Tanıda en önemli kriterlerden biri, deneyimli bir uzman tarafından psikiyatrik bir inceleme yapılmasıdır. Değerlendirme sırasında ayrıntılı gelişimsel öykünün alınması, doğal ortamda gözlem, video görüntüleri ve ileri tıbbi değerlendirmelerin yapılması ve böylece OSB’nin erken tanılanması önemlidir.
Ülkemizde otizm tanısı Diagnostic and Statistical Manual of Mental Disorders (DSM) 5 tanı ölçütleri dikkate alınarak çocuk ruh hastalıkları uzmanları ve çocuk nörologları tarafından konabilir.
İşitme kaybı ve Otizm Spektrum Bozukluğu tanısının birlikte konulduğu vakalar nadir değildir. İşitme engelli bireylerin de, OSB’dekine benzer şekilde dil gelişimlerinde ve sosyal becerilerinde yaşıtlarına göre geri oldukları, bu bireylerde de tekrarlayıcı davranışların görüldüğü belirtilmektedir. Ancak işitme engelli bireyler, iletişimi sürdürebilme ve uygun duygusal yanıtları düzenleyebilme becerilerinin gelişim düzeyleriyle uyumlu olması yönlerinden ayırt edilebilmektedir.

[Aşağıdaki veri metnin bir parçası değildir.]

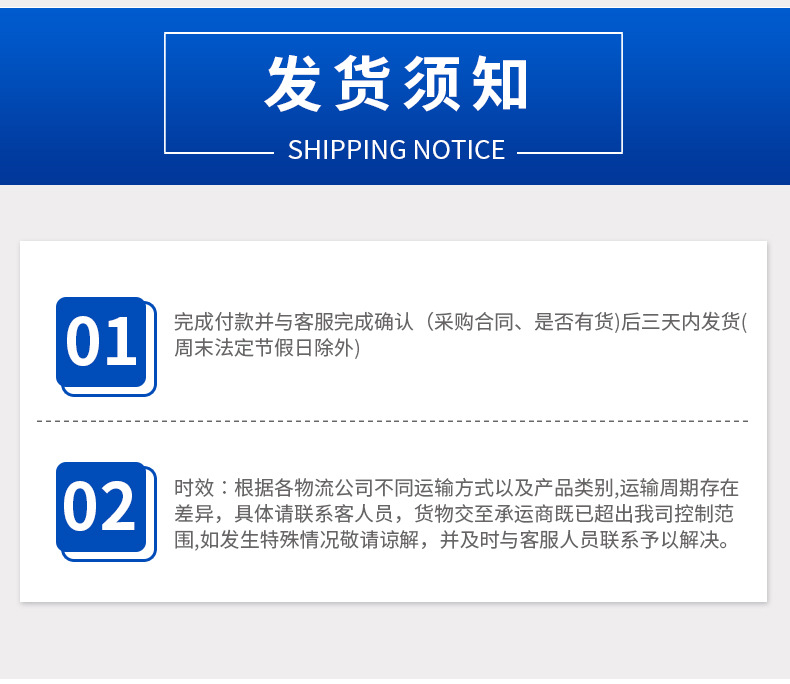 发货须知

SHIPPING NOTICE

01

完成付款并与客服完成确认（采购合同、是否有货)后三天内发货(周末法定节假日除外)

02

时效：根据各物流公司不同运输方式以及产品类别,运输周期存在差异，具体请联系客人员，货物交至承运商既已超出我司控制范围,如发生特殊情况敬请谅解，并及时与客服人员联系予以解决。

OSB’li çocukların ebeveynleri, çocuklarının konuşmayı iletişim dili olarak kullanamamaları ve konuşma seslerine ilgisizlik göstermeleri nedeniyle sıklıkla işitme kaybından şüphelenir. OSB’li çocukların işitme değerlendirmesinde, davranışsal odyometri testleri ile sıklıkla yanıt alınamaz ve işitmelerinin objektif yöntemlerle değerlendirilmesi gerekir. Bunun için de, İşitsel Uyarılmış Beyin Sapı Cevapları (ABR) ve Transient Uyarılmış Otoakustik Emisyon (TEOAE) testleri kullanılabilir. İşitme kaybı olan çocuklarda otizm tanısı, normal işitmeye sahip çocuklara göre daha geç konabilir.
Özel eğitimde otizm etiyolojisinde kesin bilgiler elde edilemediği gibi tedavisiyle ilgili de kesin bir sonuca ulaşılamamıştır. Her bireyin farklı özellikleri olduğundan tedavide de farklı bakış açılarının yer aldığı metodlar birlikte kullanılabilir. Tedavide ilk olarak bireylerin güçlü ve zayıf yönleri belirlenmeli ve bireyselleştirilmiş eğitim planları uygulanmalıdır.